Взор Радусского, его мысли были прикованы к этой колокольне. Он думал о каменщиках, которые столько веков назад носили и укладывали один на другой эти серые камни. Он думал о долгом их труде, о том, как напрягали они мышцы рук, ног и спины; словно озаренный внезапно, он видел их измученные лица, обливающиеся кровавым потом, их глаза, помутневшие от тяжести камней и носилок с раствором известки, слышал их стоны и тихие сдавленные вздохи; постигал даже их веру, грубую, как эти камни, но исполненную такой же суровой силы. Во имя предвечного поднимали они на такую высоту каменные глыбы, к его ногам слагали свою убогую жизнь, свои обиды, муки тела и души. И, казалось, эти стены, как волшебный талисман, оберегают от разрушения слезы и пот, сотни лет назад пролитые бессловесным рабочим скотом…

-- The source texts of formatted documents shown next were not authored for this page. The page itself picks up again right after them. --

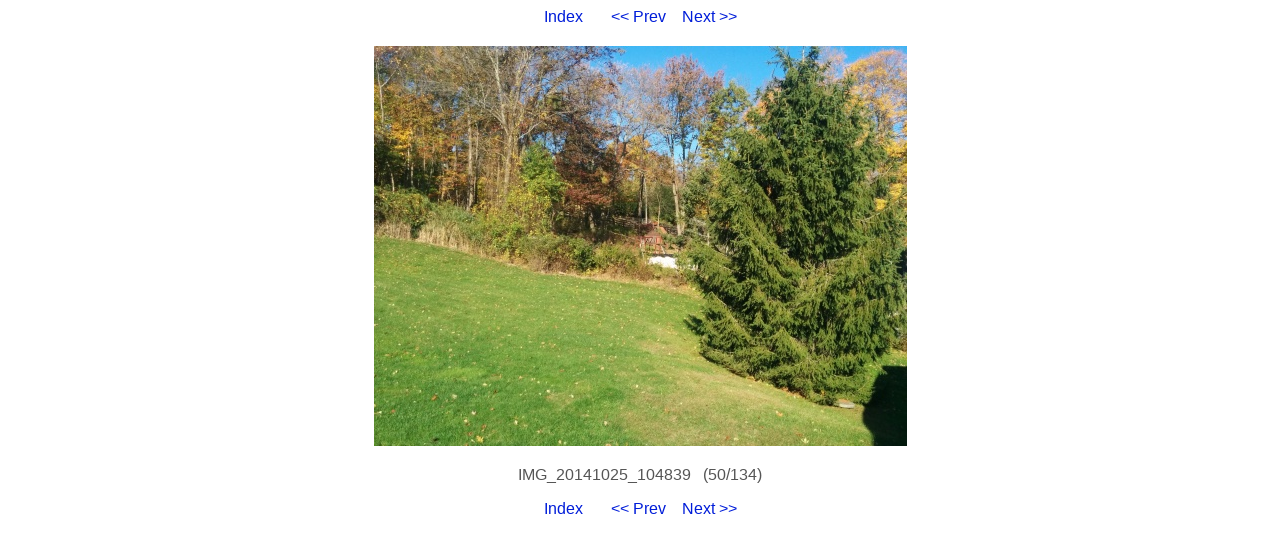

--- FILE ---
content_type: text/html
request_url: https://photos.citadel.org/2014_secondhalf/50.html
body_size: 901
content:
<!DOCTYPE HTML PUBLIC "-//W3C//DTD HTML 4.01 Transitional//EN">

<HTML>
  <HEAD>
    <META http-equiv="Content-Type" content="text/html; charset=ISO-8859-1">
    <META name="generator" content="igal 1.4 freshmeat.net/projects/igal">
    <TITLE>IMG_20141025_104839</TITLE>
    <LINK rel="stylesheet" type="text/css" href="igal2.css">
    <LINK rel="contents" href="index.html">
    <LINK rel="next" href="51.html" title="IMG_20141025_111846">
    <LINK rel="previous" href="49.html" title="IMG_20141024_172136">
    <SCRIPT type="text/javascript" language="javascript" defer>
       <!--
       if (document.images)    {
          Image1          = new Image();
          Image1.src      = ".slide_IMG_20141025_111846.jpg";
       }       //-->   
    </SCRIPT>
  </HEAD>

  <BODY>
    <!-- Please note that the comments in ALL CAPS are the places where igal
         inserts the appropriate file names.  You may move them around (or
         remove them) to customize your slides at will.  To see how this
         works just compare the template file with a generated slide. -->

    <P class="center">
      <A href="index.html">Index</A> &nbsp; &nbsp; &nbsp;
      <A href="49.html" title="IMG_20141024_172136">&lt;&lt; Prev</A>&nbsp; &nbsp;
      <A href="51.html" title="IMG_20141025_111846">Next &gt;&gt;</A>
    </P>

    <DIV class="center">
      <TABLE bgcolor="#ffffff" cellspacing=0 cellpadding=4>
        <TR>
          <TD class="slide">
            <A href="IMG_20141025_104839.jpg"><IMG src=".slide_IMG_20141025_104839.jpg" width=533 height=400 alt="IMG_20141025_104839" title="click to see full-size" border=0></a>
          </TD>
        </TR>
      </TABLE>

      <P class="center">IMG_20141025_104839&nbsp;&nbsp;&nbsp;(50/134)</P>
    </DIV>

    <P class="center">
      <A href="index.html">Index</A> &nbsp; &nbsp; &nbsp;
      <A href="49.html" title="IMG_20141024_172136">&lt;&lt; Prev</A>&nbsp; &nbsp;
      <A href="51.html" title="IMG_20141025_111846">Next &gt;&gt;</A>
    </P>

  </BODY>
</HTML>


--- FILE ---
content_type: text/css
request_url: https://photos.citadel.org/2014_secondhalf/igal2.css
body_size: 717
content:
.center { 
  text-align: center;
}

.center table { 
  margin-left: auto;
  margin-right: auto;
  text-align: center;
}

body {
  font-family: verdana, sans-serif;
  color: #555555;
  background-color: white;
}

a:link, a:visited {
  color: #001dd9; text-decoration: none;
  background: transparent;
}

a:hover { 
  color: #00ffd8; 
  text-decoration: none;
}

.small {
  font-size: 75%;
}

.large {
  font-size: 200%;
}

.tiled {
  background-image: url(".tile.png");
  background-repeat: repeat-x;
  background-color: black;
  padding: 0;
}

.thumb {
  background-color: black;
  text-align: center;
  vertical-align: middle;
}

.slide {
  background-color: white;
  text-align: center;
  vertical-align: middle;
}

Наконец носильщик поставил на переднее сиденье чемодан, и колымага покатила к городу. На первой же улице при въезде в город Радусский увидел все те же ухабы на мостовой, все те же стертые тротуары и завалившиеся гнилые заборы. В одном месте краснел новый, еще не достроенный двухэтажный дом. Извозчик подвез Радусского к воротам гостиницы "Империал"; заспанный лакей проводил его в номер, холодный, как псарня, мрачный и зловещий, как разбойничья пещера. Впрочем, этот номер обладал одним ценным качеством: его грязное окно выходило прямо на колокольню. Она видна была вся, озаренная лучами заходящего солнца.

Стоя у окна, Радусский вновь погрузился в размышления, вернее, фантастические грезы об этой древней колокольне. Он долго стоял, позабыв обо всем на свете. Он смотрел на старую колокольню сквозь призму своего детства, сквозь призму всех тех радостей и печалей, очевидцем и как бы судьей которых были эти камни. Его душа вновь соединялась с ними узами родства, вступала в братский союз, истинное значение и смысл которого были скрыты в глубочайших тайниках сердца, куда нет доступа даже сознанию, этому вечному жиду, неутомимому соглядатаю нашему. Солнечные блики медленно меркли на высоких стенах и исчезали, словно опускались в могилы, вырытые в черной земле. День постепенно сливался с серой ночью.